Here is the free Blade Runner 2049: Replicant Pursuit

7 thoughts on “Blade Runner 2049: Replicant Pursuit – Virtual Reality Story”

  1. The movie got me thinking how the huge holograms might work.
    Seems like maybe they might sense and identify individual rain drops or snow flakes, predict their paths, and project lasers ‘through the swarm’ to light up each drop with different colors at precisely the right moments. Just takes some clever algorithms and a lot of fast processing power.

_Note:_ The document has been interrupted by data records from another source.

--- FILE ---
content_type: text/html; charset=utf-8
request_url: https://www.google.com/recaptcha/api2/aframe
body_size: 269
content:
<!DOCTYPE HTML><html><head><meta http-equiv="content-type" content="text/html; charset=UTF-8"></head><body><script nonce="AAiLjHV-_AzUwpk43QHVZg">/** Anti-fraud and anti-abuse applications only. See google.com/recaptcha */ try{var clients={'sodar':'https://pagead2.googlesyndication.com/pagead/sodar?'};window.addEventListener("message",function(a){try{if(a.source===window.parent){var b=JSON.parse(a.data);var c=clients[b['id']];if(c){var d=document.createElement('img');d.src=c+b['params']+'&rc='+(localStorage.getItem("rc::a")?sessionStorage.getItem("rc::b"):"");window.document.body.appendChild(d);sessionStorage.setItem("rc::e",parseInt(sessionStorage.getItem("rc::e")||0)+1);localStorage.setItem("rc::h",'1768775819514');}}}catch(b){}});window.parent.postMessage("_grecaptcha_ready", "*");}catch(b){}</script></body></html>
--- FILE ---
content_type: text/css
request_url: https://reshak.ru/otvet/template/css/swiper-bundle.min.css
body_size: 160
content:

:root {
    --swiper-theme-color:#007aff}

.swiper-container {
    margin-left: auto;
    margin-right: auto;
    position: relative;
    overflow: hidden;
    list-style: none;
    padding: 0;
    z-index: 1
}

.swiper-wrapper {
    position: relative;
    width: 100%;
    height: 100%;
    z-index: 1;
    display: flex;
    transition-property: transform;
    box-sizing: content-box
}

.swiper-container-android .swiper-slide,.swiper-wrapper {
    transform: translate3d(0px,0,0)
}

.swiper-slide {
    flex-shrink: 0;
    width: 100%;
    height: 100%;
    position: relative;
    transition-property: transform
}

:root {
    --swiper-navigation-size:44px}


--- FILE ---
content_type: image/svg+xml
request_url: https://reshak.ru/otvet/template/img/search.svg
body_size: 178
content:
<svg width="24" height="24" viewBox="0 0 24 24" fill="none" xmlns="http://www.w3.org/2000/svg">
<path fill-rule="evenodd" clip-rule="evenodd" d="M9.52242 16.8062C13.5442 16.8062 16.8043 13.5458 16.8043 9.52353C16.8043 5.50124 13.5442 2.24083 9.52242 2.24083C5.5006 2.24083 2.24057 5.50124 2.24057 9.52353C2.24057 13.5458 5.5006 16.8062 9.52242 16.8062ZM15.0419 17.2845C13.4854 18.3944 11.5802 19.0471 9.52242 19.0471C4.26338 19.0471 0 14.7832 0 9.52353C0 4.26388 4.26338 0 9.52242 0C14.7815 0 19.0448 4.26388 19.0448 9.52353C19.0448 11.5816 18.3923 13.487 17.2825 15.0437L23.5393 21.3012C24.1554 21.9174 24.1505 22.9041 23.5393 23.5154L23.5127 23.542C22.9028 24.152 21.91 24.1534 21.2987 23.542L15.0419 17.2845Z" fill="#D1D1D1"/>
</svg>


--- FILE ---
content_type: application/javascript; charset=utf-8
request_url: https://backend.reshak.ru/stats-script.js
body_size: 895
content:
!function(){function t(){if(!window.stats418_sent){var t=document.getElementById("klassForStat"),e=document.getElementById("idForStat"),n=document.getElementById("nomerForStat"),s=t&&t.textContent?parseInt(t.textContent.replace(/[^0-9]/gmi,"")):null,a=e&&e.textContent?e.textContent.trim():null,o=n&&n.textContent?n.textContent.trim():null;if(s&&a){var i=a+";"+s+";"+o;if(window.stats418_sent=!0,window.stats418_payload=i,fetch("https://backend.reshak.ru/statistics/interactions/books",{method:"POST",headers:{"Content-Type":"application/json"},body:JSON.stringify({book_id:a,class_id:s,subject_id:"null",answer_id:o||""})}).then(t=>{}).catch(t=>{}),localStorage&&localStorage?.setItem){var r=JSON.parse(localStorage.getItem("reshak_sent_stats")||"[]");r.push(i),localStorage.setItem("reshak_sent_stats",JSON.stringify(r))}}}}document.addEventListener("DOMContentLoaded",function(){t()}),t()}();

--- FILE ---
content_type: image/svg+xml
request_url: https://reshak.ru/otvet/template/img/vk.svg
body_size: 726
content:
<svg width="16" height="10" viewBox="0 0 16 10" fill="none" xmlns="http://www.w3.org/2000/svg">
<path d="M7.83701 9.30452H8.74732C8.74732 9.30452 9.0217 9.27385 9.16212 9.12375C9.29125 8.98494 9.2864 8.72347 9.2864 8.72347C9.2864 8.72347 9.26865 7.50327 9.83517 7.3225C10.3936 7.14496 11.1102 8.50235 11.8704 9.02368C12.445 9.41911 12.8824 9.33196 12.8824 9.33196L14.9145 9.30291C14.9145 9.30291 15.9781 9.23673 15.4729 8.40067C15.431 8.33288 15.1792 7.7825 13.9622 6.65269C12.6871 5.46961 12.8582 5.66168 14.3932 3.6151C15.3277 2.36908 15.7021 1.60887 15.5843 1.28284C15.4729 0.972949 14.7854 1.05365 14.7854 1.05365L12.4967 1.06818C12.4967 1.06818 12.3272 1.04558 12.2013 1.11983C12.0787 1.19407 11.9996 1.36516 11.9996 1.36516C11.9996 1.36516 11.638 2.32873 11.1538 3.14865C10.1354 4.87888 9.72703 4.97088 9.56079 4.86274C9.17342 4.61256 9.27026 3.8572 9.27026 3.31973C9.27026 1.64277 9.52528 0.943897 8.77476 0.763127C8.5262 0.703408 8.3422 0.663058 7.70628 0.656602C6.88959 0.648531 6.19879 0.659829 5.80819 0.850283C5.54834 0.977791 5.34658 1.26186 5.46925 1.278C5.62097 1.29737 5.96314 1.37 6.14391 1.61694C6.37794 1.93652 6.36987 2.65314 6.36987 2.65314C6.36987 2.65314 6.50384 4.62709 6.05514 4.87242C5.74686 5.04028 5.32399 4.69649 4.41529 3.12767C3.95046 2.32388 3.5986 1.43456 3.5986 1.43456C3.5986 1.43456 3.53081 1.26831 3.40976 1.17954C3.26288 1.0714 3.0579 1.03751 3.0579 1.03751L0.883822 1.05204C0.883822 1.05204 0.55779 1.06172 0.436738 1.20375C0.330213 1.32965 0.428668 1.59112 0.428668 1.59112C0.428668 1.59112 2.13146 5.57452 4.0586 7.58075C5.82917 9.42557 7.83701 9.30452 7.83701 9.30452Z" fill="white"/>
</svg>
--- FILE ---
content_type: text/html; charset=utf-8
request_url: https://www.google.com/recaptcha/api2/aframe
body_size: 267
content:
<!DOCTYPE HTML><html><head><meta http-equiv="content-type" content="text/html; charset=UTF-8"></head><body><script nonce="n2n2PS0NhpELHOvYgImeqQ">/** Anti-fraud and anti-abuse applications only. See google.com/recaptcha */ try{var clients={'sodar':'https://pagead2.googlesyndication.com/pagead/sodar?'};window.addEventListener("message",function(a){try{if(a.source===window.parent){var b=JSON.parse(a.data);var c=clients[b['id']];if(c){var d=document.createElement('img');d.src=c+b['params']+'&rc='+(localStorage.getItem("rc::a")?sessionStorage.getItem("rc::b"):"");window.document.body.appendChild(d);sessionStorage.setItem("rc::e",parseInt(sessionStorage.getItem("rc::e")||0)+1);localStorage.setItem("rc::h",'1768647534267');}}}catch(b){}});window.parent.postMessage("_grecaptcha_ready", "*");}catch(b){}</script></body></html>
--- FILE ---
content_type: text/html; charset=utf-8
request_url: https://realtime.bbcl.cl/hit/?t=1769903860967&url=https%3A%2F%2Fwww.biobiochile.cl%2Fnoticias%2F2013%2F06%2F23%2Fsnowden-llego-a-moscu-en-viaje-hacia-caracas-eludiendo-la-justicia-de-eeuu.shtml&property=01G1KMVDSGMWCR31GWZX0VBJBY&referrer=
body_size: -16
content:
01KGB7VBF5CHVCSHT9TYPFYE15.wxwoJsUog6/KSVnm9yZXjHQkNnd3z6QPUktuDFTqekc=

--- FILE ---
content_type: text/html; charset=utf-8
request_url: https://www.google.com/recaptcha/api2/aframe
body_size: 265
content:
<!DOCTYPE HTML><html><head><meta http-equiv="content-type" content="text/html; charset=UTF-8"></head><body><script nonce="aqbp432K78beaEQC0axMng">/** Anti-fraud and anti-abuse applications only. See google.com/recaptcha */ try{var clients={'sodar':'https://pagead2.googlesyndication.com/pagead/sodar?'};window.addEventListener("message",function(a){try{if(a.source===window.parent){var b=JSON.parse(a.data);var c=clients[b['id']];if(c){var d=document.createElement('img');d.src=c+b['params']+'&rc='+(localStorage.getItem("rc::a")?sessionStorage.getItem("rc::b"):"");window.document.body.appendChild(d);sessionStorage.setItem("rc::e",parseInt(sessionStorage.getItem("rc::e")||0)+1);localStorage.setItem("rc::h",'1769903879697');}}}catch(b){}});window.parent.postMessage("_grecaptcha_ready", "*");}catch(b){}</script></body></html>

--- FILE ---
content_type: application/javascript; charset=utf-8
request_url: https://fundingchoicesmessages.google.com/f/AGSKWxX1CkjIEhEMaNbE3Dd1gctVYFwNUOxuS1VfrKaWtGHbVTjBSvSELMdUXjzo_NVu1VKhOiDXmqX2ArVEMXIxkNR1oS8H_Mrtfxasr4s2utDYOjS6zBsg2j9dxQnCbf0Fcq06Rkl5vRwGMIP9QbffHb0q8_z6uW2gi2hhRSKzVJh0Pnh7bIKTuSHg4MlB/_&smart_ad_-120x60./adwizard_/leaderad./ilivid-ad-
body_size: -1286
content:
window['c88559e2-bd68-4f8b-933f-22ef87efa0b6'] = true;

    • You don’t really need to predict the position of each drop. Just send the laser signal to the right spot, if there is a drop there then it lights up as required, if no drop then nothing happens. Have enough redundancy and it works with adequate resolution. (ie. The image is meters in scale, having errors on the scale of mm won’t be visible )

      I’ve seen systems that just used a fine water mist and projected the image on them. Worked fine.

      • The need to predict where raindrops are is also/mainly to avoid hitting raindrops you do NOT want to hit.

  2. BR2049 was, overall, a pretty decent movie. It mostly lacked the very distinctive, moody/broody/everything-is-falling-apart feel of the original. I would have prefered a new story in the original setting and feel, but that doesn’t make this a bad movie. There were some directorial choices of lighting and music that didn’t convey the feeling some scenes should have had. Vegas was insufficiently eerie, San Diego wasn’t sufficiently depressing, LA was only occasionally sufficiently oppressive/callous, the final scene could have felt much more bitter-sweet.

  3. “Blade Runner 2049: Memory Lab does not have good dialogue or acting. ”

    To be fair, the reviews indicate that Blade Runner 2049 movie doesn’t have good dialogue or acting either*. So maybe they are just keeping to the theme?

    *Or good CGI or good sets or good plot or ….

  4. [i]Blade Runner 2049: Memory Lab does not have good dialogue or acting. [/i]

    Judging by the audiences, neither does the movie.

    • I watched it and it was fine, with very beautiful cinematography and sound. It continues the spirit of the first one but expands it in interesting directions.

      And it’s not more politically biased than Blade Runner was (Earth still is a polluted dump, replicants still are slaves but they have some fake memories since their fabrication to make them more human, like Rachael).

      Probably it lacks some explosion every 30 seconds or so, to keep an ADD-afflicted generation’s interest, though.